No one style of investing fits all people, but I subscribe to the 45/45/10 Investing Method. 45% of your investing should in CASH FLOW strategies, 45% growth strategies, 10% (or less) in higher risk, higher reward strategies.
One of the first “systems” I learned in my twenties, was the “CANSLIM” method of investing. A system developed by the founder of “IBD”, Investors Business Daily. This system works very well in an up-trending market, OK in a flat market, and poorly in a down trending market.
All stocks, are companies, and have financials. Some good, some bad, but never equal. O’Neil found that just before a company did very well financially, and in terms of stock growth, there were common characteristics. Common elements, in their financial statistics, that often can predict, stock growth. In addition, he noted some more subjective, but measurable activities, that were good indicators of future stock growth. A very strong indicator of future gains.
Many of these indicators are pure financial bench marks; we can look for in a company, such as: sales growth, and earnings over time. Some a little more subjective, but still quantifiable. For example: product development, being a leader or laggard in the sector (industry) and institutional buying.
Thus O’Neil developed the CAN SLIM method of picking stocks, which has served me and many other investors very well. A checklist of seven common elements that indicate a stock is going to have solid gains in the future. This strategy can reduce risk and increase returns when picking stocks for long- term growth.

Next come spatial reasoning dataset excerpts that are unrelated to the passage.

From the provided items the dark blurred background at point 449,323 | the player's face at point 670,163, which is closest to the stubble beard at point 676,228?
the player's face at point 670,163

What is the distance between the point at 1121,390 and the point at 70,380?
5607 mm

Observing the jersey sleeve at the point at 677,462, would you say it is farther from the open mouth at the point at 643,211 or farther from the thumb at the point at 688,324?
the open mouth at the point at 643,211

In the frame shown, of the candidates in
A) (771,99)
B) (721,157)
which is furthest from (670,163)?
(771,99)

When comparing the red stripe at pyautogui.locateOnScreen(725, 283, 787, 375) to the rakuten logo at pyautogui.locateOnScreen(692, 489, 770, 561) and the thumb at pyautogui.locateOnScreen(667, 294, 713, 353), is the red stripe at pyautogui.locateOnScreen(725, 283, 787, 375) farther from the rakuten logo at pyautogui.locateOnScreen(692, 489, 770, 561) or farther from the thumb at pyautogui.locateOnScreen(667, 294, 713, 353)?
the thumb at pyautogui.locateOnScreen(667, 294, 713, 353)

“CANSLIM” is an acronym that stands for: Current Earnings. Annual Earnings. New Products. Supply and Demand. Leader or Laggard. Institutional Investing. Market Direction.
The system uses key numbers, and characteristics of the company to check a stock before you buy.
C= Current earnings per share must be up 25%. Accelerating in recent quarters. Quarterly sales should also be up 25% or more.
A= Annual earnings must be up 25% or more in the last three years. Annual return on equity must be at least 17% or more.
N= The company should have new products or services that drive earnings. At this point, you might check the chart of the stock, and see if there is new upward trending or positive pattern (for example: breaking resistance or new highs).
S= Supply and demand. Shares outstanding are large or small. But as the stock price increases, there must be increase in the trading volume too.
L= Leader or laggard. The stock must be in the top 20 percent of the industry or sector analysis. Therefore, you need a Relative Price Strength Rating of 80 or higher.
I= Institutional buying (mutual funds, investment houses) must be increasing. The big boys are buying more of the stock, and therefore, demand is increasing, and supply decreasing.
M= The market needs to be going up. Indexes: Dow, S&P 500, RUT and NASDAQ are positive and moving up. Remember three out of four stocks trend with the market.
Ok. Great what do I do now. Well most on-line brokers, web sites and financial software programs, allow you to do searches based on “parameters”. Therefore, you can drop by a web site like Yahoo Finance, and use their stock screener to find the companies that have these specific elements.
This is a solid strategy for long-term growth. Enjoy.